Slowed by increasingly thorough inspections of Lithuanian, Estonian and Latvian trucks entering Russia, hundreds of vehicles idled for days in lines that stretched up to 10 kilometers.
And for truckers and companies whose goods are in transport, the border delays translate into lost money, the Latvian trucking association claims.
But there is no shortage of theories as to what is causing the slowdown.
"New management at the customs offices in the northwestern part of Russia is trying to prove that the former management's work wasn't good," complained Toivo Kuldkepp, head of the Association of Estonian International Road Carriers. "The Russian border now checks the trucks very carefully."
But Didzis Jonovs, adviser to the Latvian transportation minister, said the delays were caused by an inspection order specifically for Lithuanian transport, not Estonian or Latvian.
Jonovs didn't, however, know why the Russian border officials were looking more closely at Lithuanian rigs.
"(The Russian officials) just organized everything they normally do in a different way," he said.
Worst hit were the Luhamaa and Narva border crossings in Estonia and Latvia's Terehova border crossing.
Estonia shares three border control points with Russia, while Latvia has two.

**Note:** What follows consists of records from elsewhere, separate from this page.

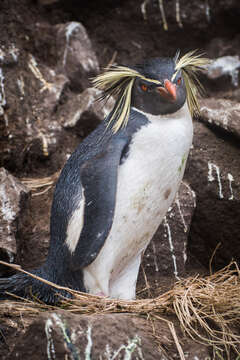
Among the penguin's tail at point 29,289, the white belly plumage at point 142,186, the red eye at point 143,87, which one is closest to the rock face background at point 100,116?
the penguin's tail at point 29,289

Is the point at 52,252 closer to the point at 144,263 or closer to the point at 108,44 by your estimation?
the point at 144,263

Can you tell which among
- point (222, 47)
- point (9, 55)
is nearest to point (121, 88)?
point (9, 55)

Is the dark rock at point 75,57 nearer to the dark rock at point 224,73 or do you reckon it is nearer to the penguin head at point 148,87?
the dark rock at point 224,73

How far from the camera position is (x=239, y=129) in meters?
3.62

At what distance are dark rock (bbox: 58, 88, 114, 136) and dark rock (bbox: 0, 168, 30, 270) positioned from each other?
80 centimetres

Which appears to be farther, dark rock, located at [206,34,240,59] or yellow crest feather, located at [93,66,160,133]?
dark rock, located at [206,34,240,59]

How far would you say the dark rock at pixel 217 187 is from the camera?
3.68 metres

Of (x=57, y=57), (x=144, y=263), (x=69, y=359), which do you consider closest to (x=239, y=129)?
(x=144, y=263)

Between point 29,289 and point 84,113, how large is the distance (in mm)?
1662

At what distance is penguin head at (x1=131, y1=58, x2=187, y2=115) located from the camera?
2.67 m

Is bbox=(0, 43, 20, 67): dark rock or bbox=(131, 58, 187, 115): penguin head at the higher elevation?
bbox=(131, 58, 187, 115): penguin head

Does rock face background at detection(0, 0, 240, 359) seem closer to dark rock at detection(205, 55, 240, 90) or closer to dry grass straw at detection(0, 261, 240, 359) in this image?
dark rock at detection(205, 55, 240, 90)

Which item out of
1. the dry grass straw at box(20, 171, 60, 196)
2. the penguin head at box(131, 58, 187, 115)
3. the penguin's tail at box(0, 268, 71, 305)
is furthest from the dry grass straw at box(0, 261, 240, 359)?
the dry grass straw at box(20, 171, 60, 196)

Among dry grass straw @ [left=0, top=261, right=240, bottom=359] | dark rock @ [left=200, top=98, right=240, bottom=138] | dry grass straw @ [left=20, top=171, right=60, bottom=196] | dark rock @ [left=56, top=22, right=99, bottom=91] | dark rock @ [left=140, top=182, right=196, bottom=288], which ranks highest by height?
dark rock @ [left=56, top=22, right=99, bottom=91]
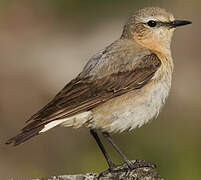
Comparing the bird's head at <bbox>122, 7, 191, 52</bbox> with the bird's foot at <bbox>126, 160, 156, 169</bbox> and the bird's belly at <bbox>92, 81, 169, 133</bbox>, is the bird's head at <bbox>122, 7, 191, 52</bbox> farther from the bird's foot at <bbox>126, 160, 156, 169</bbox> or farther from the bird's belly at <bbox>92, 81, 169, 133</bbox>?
the bird's foot at <bbox>126, 160, 156, 169</bbox>

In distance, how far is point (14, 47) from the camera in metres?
23.3

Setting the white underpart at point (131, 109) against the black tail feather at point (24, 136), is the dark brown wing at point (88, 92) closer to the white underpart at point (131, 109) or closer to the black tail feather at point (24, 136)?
the black tail feather at point (24, 136)

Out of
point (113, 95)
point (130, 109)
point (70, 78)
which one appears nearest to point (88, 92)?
point (113, 95)

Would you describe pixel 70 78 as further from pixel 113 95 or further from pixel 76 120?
pixel 76 120

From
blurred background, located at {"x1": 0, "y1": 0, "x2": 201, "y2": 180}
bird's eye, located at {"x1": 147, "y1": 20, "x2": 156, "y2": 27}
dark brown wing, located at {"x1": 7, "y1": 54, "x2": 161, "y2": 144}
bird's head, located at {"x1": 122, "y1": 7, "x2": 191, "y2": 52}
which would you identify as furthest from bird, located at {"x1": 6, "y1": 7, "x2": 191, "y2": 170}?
blurred background, located at {"x1": 0, "y1": 0, "x2": 201, "y2": 180}

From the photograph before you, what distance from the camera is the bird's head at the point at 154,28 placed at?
12.3 meters

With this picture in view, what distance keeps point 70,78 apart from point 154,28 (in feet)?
25.2

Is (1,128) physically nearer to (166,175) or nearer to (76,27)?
(166,175)

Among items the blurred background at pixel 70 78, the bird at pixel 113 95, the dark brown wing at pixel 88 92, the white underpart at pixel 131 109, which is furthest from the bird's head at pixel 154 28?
the blurred background at pixel 70 78

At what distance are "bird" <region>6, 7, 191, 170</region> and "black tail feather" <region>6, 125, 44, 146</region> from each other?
1cm

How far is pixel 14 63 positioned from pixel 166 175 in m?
8.50

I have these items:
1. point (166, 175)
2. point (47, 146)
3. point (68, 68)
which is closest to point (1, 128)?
point (47, 146)

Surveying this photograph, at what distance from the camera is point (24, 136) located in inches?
416

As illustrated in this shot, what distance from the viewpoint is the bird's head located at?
484 inches
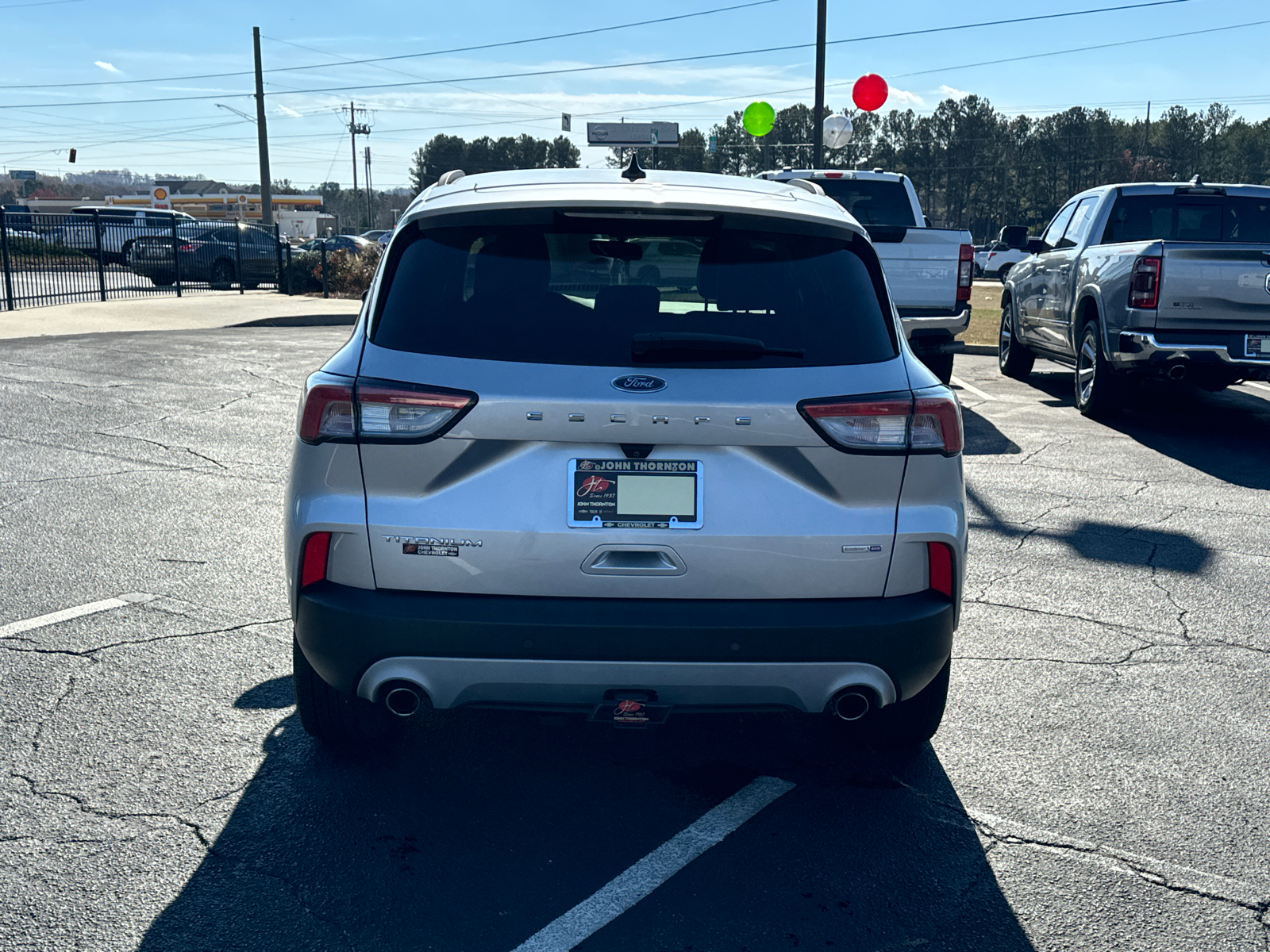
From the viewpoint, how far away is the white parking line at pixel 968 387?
41.8 ft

Lithuania only shares a border with the Russian enclave of Kaliningrad.
At the Narva crossing, the line of trucks maxed out at 78 with only 30 vehicles being processed by Russian customs each day - down from 130, said a border official who asked not to be named.
"We don't know why the lines are so long. Our Russian colleagues haven't explained it to us," he said.

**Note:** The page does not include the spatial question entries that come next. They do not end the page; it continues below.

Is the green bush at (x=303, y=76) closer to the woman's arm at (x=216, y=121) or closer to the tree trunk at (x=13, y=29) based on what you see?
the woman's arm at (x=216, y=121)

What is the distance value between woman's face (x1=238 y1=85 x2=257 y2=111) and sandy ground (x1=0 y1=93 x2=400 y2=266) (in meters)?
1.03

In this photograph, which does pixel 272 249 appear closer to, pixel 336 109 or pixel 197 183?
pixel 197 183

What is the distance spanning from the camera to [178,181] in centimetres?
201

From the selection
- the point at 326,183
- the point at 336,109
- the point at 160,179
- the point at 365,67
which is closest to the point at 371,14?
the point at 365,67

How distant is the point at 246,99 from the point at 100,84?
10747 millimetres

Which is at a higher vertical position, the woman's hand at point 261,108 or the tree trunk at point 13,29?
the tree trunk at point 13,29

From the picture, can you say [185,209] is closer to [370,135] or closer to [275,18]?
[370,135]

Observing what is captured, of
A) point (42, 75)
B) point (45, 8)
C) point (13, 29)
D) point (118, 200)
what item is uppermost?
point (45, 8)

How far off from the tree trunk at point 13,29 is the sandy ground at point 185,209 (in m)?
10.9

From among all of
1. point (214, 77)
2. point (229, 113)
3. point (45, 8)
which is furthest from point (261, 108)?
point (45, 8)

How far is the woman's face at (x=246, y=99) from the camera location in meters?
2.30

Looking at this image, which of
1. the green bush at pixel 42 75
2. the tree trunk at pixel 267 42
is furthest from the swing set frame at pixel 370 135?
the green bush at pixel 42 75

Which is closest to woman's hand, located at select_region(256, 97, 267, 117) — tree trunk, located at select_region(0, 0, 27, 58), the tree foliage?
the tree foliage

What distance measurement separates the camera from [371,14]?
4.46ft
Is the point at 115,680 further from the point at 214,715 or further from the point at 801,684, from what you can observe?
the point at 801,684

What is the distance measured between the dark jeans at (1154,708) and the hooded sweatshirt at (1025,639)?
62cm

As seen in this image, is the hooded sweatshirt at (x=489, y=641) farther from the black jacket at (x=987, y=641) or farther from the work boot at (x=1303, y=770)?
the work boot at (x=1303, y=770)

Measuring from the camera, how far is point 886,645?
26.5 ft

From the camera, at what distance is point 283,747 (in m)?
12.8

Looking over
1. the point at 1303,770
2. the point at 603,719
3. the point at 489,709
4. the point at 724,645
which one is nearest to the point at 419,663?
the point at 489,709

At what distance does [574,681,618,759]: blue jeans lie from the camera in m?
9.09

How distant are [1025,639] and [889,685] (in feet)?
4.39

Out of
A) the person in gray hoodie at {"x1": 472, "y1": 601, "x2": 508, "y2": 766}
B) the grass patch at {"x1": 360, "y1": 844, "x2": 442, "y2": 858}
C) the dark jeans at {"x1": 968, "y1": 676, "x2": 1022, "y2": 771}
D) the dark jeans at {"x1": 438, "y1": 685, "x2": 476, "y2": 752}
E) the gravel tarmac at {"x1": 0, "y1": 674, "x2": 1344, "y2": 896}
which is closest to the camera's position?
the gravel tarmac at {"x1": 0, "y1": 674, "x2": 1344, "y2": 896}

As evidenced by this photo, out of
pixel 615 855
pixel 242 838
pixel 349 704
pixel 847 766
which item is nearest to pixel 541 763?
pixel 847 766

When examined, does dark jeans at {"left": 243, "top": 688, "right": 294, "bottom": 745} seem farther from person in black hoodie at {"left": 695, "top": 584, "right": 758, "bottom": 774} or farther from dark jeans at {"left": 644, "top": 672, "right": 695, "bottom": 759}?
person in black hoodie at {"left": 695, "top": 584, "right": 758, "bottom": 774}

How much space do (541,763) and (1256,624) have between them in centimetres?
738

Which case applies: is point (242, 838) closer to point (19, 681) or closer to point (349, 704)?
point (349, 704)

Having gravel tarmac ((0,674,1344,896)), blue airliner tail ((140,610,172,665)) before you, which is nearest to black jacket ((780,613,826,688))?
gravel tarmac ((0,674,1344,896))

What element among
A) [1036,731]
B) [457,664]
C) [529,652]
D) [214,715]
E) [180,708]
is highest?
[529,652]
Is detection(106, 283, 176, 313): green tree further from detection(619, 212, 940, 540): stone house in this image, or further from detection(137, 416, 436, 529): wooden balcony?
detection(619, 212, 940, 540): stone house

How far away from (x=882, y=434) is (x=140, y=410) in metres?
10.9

An official at the Luhamaa border, where one vehicle waited four days to enter Russia, echoed Kuldkepps' theory on a change in management sparking the tougher inspections.
"We could approve more vehicles, but our Eastern neighbor can't accept so many trucks at once," he said. "They want to check every vehicle. It's probably because their management changed recently."

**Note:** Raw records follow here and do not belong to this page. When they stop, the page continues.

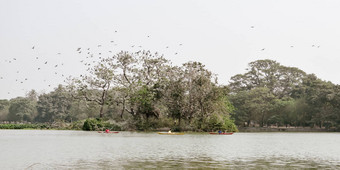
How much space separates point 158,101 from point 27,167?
44.2m

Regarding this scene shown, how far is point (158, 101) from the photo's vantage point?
62750mm

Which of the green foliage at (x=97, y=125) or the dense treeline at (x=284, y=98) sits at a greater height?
the dense treeline at (x=284, y=98)

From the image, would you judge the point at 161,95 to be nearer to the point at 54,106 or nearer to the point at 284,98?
the point at 284,98

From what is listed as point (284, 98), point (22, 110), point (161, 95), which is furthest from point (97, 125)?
point (22, 110)

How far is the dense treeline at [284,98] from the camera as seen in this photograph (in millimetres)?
75938

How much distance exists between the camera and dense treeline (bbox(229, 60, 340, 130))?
249ft

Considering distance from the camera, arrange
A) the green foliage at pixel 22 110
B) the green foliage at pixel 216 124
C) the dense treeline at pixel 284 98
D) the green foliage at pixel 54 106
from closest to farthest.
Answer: the green foliage at pixel 216 124
the dense treeline at pixel 284 98
the green foliage at pixel 54 106
the green foliage at pixel 22 110

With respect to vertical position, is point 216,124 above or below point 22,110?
below

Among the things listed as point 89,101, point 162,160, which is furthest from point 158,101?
point 162,160

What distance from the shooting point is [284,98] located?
9031 cm

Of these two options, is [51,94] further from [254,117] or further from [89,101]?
[254,117]

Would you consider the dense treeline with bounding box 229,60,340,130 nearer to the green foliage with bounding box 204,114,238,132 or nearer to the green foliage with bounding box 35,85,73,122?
the green foliage with bounding box 204,114,238,132

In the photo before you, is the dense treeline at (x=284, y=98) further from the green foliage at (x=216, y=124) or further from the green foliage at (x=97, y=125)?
the green foliage at (x=97, y=125)

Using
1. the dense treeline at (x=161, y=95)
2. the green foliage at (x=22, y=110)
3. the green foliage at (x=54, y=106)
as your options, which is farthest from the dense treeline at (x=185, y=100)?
the green foliage at (x=22, y=110)
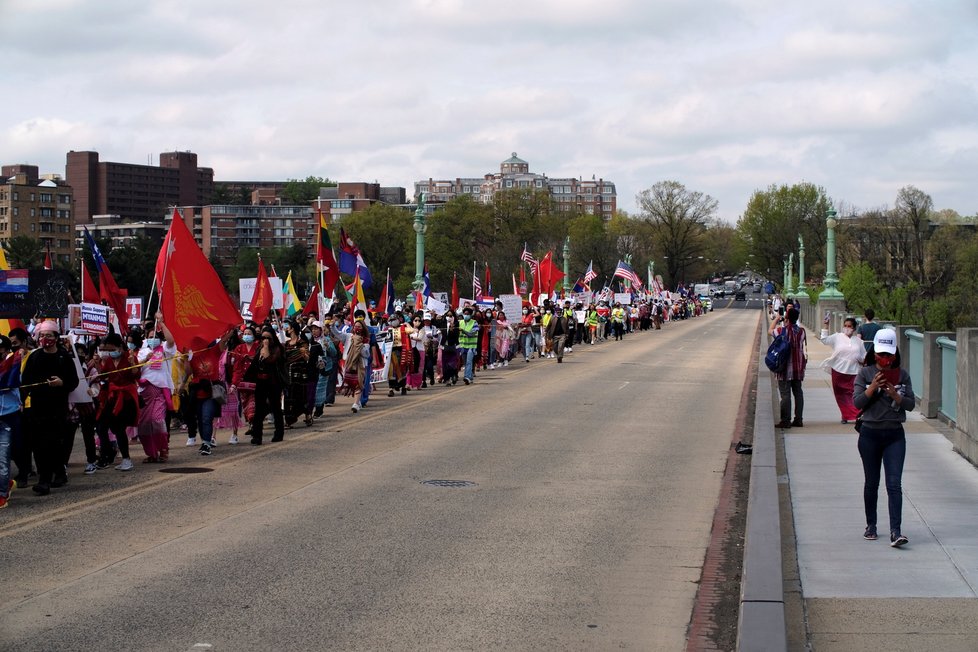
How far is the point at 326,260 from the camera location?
29469mm

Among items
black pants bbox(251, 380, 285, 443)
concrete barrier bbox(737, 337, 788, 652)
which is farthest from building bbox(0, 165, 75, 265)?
concrete barrier bbox(737, 337, 788, 652)

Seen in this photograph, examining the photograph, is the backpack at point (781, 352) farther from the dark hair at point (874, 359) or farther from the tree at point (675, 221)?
the tree at point (675, 221)

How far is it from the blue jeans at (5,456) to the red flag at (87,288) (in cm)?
917

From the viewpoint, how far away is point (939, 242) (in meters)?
85.2

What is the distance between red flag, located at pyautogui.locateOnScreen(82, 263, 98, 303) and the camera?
20837 mm

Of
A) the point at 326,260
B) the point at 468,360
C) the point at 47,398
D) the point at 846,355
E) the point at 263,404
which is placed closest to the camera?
the point at 47,398

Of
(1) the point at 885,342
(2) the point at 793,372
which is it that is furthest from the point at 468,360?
(1) the point at 885,342

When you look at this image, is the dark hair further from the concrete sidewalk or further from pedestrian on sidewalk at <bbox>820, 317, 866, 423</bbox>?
pedestrian on sidewalk at <bbox>820, 317, 866, 423</bbox>

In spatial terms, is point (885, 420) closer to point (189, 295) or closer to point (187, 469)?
point (187, 469)

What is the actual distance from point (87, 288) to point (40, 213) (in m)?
163

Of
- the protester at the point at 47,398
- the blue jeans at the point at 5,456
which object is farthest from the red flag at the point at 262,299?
the blue jeans at the point at 5,456

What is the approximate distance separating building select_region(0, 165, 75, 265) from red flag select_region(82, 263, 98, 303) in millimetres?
153531

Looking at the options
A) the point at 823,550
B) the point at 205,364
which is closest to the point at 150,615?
the point at 823,550

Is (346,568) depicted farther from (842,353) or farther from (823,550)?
(842,353)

Nearly 300 trucks piled up at the Terehova border Nov. 29, prompting drivers to threaten Latvian officials with a blockade if the situation was not addressed by both countries.
Latvian Automobile Associ-ation also claimed the border slowdowns were making truckers a laughing stock.
Latvian border guard chief Gunars Abolins notified his Lithuanian colleagues to start routing trucks through Belarus instead, which temporarily shortened queues Nov. 25. But the lines quickly built back up.
While delayed truckers along the Latvian border threatened to strike and block the crossings, officials tried to stave off a blockade.
The Latvian-Russian border was last shut down by truckers when the number of Russian transport permits ran out in 1999.
"The consequences of a strike could have been very unpleasant," said Vija Mara Kronberga, head of the Latvian National Border Guard's press office. "Everything was done to prevent it."
Latvian Automobile Asso-cition pushed the Latvian government to send a note of protest to the Russian Embassy in Riga, which the Interior Ministry delivered.
Russian customs officials decided to relax border controls later in the week, and lines slowly decreased as truck processing sped up to normal levels.
Jonovs said this wasn't the first time there was a long delay at the Russian border for truckers, but that it was definitely the worst in terms of wait time and numbers of backed-up trucks.